A 7-judge constitution bench of the Supreme Court on Friday has issued 4 separate judgments regarding the minority status of Aligarh Muslim University (AMU).
Chief Justice D.Y. Chandrachud, who led the bench, noted that the opinions included three dissenting judgments. He announced that the majority verdict was co-authored by himself and Justices Sanjiv Khanna, J.B. Pardiwala, and Manoj Misra, while Justices Surya Kant, Dipankar Datta, and Satish Chandra Sharma dissented.
The Chief Justice stated that the majority opinion has overturned the 1967 ruling in S. Azeez Basha v. Union of India, which previously concluded that AMU did not qualify as a minority institution.
However, the Supreme Court did not explicitly determine whether AMU qualifies as a minority educational institution under Article 30 of the Constitution.
The bench had reserved judgment on whether AMU could be recognized as a minority institution, with the Chief Justice indicating that the reasoning in Azeez Basha, which underpinned the denial of minority status to AMU, has been overruled.
He clarified that a three-judge bench would now reassess AMU’s minority status based on the principles articulated in the majority opinion.
In his reading of the majority judgment, the Chief Justice emphasized that for an institution to be classified as a minority institution, it must be both established and administered by a minority. He asserted that institutions founded through parliamentary legislation should not automatically be denied minority status.
Furthermore, the minority character of an institution should be evaluated based on its operations and alignment with minority interests, not solely on administrative control.
The dissenting opinion presented by Justice Kant argued that the 1967 decision in Azeez Basha had been correctly reached and should remain final. He criticized the referral of the case to the larger bench, calling it a judicial impropriety.
This case stems from a 2006 Allahabad High Court ruling that stated AMU, established in 1920 through imperial legislation, was not a minority institution. The seven-judge bench, which also included Justices Sanjiv Khanna, Surya Kant, J.B. Pardiwala, Dipankar Datta, Manoj Misra, and S.C. Sharma, heard arguments over eight days between January 10 and February 1 this year.

****************************************

In the report on the Aligarh Muslim University ruling, turn the paragraph beginning "This case stems from" into a short list that keeps its main facts.

****************************************

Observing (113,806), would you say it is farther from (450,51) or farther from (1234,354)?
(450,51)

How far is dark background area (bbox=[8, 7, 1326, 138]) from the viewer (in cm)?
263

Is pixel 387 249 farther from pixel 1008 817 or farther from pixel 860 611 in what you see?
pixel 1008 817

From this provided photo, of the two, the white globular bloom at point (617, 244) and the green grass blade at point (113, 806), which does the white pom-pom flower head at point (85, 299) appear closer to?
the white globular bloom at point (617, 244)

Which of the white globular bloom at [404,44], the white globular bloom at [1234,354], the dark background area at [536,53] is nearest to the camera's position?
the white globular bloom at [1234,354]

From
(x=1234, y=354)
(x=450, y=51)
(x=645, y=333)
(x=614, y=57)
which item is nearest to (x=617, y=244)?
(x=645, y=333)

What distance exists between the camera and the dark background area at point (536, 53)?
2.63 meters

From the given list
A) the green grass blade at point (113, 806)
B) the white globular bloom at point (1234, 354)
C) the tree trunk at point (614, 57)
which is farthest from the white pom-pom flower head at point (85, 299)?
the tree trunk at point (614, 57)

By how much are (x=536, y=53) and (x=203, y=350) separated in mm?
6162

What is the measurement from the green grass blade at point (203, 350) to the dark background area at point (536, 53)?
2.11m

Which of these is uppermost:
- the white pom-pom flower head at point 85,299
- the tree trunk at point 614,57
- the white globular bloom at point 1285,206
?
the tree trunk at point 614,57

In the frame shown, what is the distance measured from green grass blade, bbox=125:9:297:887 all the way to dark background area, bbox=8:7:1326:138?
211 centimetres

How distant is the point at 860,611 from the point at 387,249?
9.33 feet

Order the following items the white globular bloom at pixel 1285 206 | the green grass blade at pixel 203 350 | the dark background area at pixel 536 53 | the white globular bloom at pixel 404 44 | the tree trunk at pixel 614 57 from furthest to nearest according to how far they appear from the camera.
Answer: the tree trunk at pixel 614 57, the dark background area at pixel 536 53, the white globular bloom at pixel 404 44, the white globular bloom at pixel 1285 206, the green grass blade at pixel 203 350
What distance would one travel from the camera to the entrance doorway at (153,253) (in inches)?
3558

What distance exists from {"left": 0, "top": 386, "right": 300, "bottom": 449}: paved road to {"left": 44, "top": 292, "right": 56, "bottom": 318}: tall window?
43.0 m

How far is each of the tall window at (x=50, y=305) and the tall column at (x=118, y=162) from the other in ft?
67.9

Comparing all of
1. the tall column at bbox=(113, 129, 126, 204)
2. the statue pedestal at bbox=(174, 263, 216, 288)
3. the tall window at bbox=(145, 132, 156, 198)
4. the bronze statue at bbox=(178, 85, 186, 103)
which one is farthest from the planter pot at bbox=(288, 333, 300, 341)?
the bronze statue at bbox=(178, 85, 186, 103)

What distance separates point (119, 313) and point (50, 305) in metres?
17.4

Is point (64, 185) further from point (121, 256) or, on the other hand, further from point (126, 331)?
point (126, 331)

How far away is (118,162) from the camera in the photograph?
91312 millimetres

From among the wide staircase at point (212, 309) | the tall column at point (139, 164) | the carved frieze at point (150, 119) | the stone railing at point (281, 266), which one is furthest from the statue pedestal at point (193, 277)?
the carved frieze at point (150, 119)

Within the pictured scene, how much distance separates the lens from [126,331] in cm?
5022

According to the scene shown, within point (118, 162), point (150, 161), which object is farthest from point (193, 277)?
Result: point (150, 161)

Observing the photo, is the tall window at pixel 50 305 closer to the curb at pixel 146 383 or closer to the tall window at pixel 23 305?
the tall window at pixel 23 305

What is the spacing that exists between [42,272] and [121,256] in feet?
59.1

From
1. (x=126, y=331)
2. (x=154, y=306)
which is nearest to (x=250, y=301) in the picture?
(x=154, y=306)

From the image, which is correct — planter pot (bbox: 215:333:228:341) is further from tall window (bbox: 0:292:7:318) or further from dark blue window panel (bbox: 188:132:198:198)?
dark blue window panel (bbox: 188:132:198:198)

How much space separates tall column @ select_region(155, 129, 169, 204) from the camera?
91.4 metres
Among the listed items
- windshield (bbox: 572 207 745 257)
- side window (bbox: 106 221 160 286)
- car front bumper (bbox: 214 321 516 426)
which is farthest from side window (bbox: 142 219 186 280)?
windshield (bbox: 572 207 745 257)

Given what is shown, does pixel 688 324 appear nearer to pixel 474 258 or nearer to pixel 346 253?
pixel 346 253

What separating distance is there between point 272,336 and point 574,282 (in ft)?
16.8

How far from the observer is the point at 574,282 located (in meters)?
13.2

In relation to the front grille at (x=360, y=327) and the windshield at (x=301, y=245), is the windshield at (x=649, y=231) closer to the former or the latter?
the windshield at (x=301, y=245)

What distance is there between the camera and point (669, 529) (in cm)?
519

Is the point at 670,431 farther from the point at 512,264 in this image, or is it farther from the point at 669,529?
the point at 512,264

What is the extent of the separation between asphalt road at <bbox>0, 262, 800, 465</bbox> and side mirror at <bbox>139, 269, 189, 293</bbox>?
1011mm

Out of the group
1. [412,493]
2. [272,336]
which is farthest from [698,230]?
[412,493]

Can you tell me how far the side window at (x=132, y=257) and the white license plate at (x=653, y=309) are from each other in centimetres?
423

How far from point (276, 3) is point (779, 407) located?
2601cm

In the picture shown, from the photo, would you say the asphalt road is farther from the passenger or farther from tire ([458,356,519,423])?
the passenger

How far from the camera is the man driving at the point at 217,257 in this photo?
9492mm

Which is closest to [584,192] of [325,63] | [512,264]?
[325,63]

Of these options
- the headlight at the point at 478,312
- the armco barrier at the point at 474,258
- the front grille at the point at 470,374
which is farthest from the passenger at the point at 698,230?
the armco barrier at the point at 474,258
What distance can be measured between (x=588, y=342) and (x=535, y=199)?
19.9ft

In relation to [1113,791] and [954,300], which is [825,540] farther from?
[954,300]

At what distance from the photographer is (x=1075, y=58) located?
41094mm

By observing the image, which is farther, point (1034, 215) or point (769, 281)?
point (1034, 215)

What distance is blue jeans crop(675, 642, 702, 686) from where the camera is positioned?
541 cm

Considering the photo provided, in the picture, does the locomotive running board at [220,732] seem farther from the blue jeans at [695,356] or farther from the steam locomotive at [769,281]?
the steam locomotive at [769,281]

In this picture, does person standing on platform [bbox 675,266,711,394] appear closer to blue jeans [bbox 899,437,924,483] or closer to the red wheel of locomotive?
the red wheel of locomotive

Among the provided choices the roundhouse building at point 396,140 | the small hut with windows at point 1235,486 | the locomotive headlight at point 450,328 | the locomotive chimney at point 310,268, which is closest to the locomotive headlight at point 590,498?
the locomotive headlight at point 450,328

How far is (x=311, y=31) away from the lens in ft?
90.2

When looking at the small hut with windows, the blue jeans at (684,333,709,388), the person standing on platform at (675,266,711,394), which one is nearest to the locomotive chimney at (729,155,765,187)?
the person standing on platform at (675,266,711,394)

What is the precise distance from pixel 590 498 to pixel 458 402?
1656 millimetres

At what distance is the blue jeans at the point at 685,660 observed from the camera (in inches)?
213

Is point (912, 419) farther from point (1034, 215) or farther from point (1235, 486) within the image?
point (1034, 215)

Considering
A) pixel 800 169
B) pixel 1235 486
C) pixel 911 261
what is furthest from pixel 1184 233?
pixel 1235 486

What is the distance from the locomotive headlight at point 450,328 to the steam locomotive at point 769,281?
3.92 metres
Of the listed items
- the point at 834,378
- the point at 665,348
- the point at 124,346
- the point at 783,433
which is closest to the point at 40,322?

****************************************

= OUTPUT FOR THIS EXERCISE =
- The case arises from a 2006 Allahabad High Court ruling that AMU was not a minority institution.
- AMU was established in 1920 through imperial legislation.
- The seven-judge bench also included Justices Sanjiv Khanna, Surya Kant, J.B. Pardiwala, Dipankar Datta, Manoj Misra, and S.C. Sharma.
- The bench heard arguments over eight days between January 10 and February 1 this year.